樹がずっと好きでいてくれただなんて思いもしなかった。
「なら、なんで最初から言ってくれなかったの・・?」
そしたら、こんな回り道しなくても済んだかもしれないのに・・・。
「言ったら透子好きになった? 最初から好きだって言っても、恋愛に後ろ向きな透子がそれでオレを相手にした?」
「それは・・・」
正直あの時あんな風に出会ったから軽い感じで始められた。
まだあの時は全然そんな気持ちになってもいなかった。
「オレは透子のこと本気だった分、透子にも本気になってほしかったし、いい加減な気持ちで好きになってほしくもなかった。ちゃんとオレのこと知って好きになってほしかった」
確かに、ここまで樹が距離を縮めてくれなかったら、最初から本当のこと言われても好きにならなかったかもしれない。
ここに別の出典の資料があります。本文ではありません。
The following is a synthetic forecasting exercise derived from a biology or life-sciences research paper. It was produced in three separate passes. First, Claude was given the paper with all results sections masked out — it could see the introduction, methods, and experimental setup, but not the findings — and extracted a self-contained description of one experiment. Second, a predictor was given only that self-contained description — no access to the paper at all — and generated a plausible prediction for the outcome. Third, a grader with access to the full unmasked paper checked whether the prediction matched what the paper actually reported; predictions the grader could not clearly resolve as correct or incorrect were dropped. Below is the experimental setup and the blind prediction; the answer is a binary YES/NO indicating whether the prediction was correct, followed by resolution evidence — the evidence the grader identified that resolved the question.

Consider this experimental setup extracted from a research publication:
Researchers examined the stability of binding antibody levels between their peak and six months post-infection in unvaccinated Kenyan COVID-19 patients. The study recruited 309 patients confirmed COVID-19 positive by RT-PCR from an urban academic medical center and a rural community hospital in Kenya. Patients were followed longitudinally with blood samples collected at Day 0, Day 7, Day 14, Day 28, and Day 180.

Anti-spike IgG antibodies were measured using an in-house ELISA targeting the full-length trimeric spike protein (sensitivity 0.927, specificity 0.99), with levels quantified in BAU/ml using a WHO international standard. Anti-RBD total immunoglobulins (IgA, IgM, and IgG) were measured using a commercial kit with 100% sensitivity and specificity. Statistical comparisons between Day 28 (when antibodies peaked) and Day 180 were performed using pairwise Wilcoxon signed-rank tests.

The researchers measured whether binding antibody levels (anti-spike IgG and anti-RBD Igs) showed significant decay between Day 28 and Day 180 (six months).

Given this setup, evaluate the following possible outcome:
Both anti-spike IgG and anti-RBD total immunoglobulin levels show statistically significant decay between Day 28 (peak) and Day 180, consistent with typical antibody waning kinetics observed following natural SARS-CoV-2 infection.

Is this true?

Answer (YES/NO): NO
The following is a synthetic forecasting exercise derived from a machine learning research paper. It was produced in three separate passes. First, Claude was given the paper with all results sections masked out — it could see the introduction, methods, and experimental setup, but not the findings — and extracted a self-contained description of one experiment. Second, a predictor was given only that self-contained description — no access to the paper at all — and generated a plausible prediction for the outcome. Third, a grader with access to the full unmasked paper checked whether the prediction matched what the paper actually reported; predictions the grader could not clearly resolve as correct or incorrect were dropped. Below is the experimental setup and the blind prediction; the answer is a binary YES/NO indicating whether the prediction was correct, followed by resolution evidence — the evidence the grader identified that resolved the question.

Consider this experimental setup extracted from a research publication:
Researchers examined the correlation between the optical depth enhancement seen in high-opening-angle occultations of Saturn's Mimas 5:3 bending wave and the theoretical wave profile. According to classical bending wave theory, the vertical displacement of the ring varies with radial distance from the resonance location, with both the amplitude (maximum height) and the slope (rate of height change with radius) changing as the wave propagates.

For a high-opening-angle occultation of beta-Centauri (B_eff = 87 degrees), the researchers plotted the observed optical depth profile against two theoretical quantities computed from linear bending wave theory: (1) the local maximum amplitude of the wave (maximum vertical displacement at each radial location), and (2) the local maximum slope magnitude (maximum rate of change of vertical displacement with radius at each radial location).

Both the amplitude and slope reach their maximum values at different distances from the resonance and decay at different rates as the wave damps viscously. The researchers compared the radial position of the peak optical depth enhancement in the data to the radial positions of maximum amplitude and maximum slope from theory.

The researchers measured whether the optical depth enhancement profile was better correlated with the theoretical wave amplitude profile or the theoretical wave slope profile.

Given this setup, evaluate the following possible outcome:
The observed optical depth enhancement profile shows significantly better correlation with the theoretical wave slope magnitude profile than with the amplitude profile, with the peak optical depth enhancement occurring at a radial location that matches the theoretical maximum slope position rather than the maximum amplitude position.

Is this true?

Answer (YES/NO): YES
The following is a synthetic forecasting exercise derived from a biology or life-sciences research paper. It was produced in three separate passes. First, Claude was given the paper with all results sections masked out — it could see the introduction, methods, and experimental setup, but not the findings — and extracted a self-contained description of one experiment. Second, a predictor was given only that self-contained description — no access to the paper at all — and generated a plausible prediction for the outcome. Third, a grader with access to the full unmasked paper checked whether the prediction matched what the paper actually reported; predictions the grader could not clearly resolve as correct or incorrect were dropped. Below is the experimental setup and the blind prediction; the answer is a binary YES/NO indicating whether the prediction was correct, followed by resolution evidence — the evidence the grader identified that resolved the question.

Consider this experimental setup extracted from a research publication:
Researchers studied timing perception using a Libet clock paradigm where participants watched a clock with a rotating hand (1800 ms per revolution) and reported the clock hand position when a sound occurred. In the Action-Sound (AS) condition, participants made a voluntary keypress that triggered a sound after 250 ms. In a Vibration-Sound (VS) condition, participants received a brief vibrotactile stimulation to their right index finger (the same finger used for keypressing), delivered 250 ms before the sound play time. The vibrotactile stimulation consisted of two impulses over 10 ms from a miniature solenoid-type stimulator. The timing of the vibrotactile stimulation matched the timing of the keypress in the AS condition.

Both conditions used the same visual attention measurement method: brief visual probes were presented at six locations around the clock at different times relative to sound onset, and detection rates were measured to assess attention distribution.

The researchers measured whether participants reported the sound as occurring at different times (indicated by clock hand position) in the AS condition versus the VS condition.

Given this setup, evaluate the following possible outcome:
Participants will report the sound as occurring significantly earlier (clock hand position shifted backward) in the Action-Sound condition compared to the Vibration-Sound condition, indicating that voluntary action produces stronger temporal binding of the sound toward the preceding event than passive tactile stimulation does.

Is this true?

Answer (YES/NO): NO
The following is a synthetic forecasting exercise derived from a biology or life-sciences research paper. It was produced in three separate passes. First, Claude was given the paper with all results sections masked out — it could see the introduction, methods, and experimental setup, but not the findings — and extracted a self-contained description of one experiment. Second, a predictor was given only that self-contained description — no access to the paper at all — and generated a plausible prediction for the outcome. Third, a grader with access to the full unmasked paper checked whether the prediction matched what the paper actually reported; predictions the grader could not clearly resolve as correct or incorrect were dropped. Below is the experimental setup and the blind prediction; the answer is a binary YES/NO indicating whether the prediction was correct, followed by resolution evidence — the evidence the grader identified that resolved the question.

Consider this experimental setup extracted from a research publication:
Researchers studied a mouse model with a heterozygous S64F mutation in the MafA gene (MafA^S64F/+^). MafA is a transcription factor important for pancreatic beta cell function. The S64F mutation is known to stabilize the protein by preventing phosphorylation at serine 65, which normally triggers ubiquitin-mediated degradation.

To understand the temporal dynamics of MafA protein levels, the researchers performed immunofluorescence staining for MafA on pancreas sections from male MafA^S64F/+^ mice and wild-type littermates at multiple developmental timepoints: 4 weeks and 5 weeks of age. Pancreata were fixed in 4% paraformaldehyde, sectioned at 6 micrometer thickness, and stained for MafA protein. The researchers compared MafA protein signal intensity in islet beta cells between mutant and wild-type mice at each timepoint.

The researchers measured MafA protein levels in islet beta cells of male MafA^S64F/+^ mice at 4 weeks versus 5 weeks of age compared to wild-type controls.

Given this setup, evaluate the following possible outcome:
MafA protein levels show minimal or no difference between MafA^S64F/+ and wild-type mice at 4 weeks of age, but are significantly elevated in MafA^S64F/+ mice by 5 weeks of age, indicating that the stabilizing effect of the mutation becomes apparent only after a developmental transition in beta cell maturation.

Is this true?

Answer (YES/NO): NO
今、樹がどういう人かがわかってるから、好きになれたのかもしれない。
「だから透子が心配になる理由なんて一つもないから。全部透子の勘違い。オレにはずっとこれからも透子だけ」
私の目を見て優しく真っ直ぐ気持ちを伝えてくれる。
「わかった?」
「・・・わかった」
そこまで気持ち伝えてくれたら、今はもう素直にそう言うしかない。
「だからオレを信じて」
ずっと視線を外さず伝えて来る言葉が、ずっと不安だった気持ちをどんどん溶かしていく。
「透子」
そして優しく名前を呼ぶ。
「好きだ」
一番欲しかったその言葉。
一番知りたかった樹の気持ち。
「透子は?」
そうだ。
樹が私に言わなかったように、私もちゃんと樹にその言葉を伝えてなかった。
ちゃんと私の気持ちも樹に伝えなきゃ。
「好き・・・。私も、樹が好き」
今まで伝えられなかったその言葉。
樹の気持ちがわからなくて躊躇してたその言葉。
だけど今は素直に自信を持って伝えられる。
この気持ちを、この言葉から、この見つめる眼差しから、どうか伝わってほしい。
今はこんなに樹が好きだということを。
今はこんなに樹に夢中だということを。
「ようやく聞けた。その言葉」
樹がそう言って優しくフッと笑う。
「え?」
「ずっとずっと欲しくて仕方なかった言葉」
嬉しそうに微笑みながら、そう言ったと同時に目の前に落ちて来る甘いKiss。
今までとは違うそのKissはどんな時より優しくて甘くて。
樹の気持ちがその唇から伝わってくる。
なんの迷いもなく受け入れられる樹の気持ちとその唇。
何度も唇を重ねて、一瞬離れる唇。
私を抱き締めたまま目の前にある樹の顔。
そのまま見つめたまま樹の口が開く。
「透子・・・。透子の全部オレにちょうだい。透子の全部が欲しい」
こんなにも色気ある目で表情で、唇で、そんなことを言われて、これ以上もう心臓が持たない。
だけど、樹がもっと欲しくてたまらない。
「いいよ。私も樹の全部が欲しい」
そう呟いて今度は樹に自分から顔を寄せて樹の唇に自分の唇を重ねる。
もっと私を求めて。
もっと私を好きになって。
これ以上私が不安にならないように。
樹でもっともっといっぱいになるように。
もっともっと樹の愛をちょうだい。
この抱き締め合ってるこの腕からこの唇から、お互いの愛しく想う感情が溢れ出て来る。
唇を重ねたまま、そのまま後ろのベッドへと樹が腰を抱いたまま促され、二人で倒れ込む。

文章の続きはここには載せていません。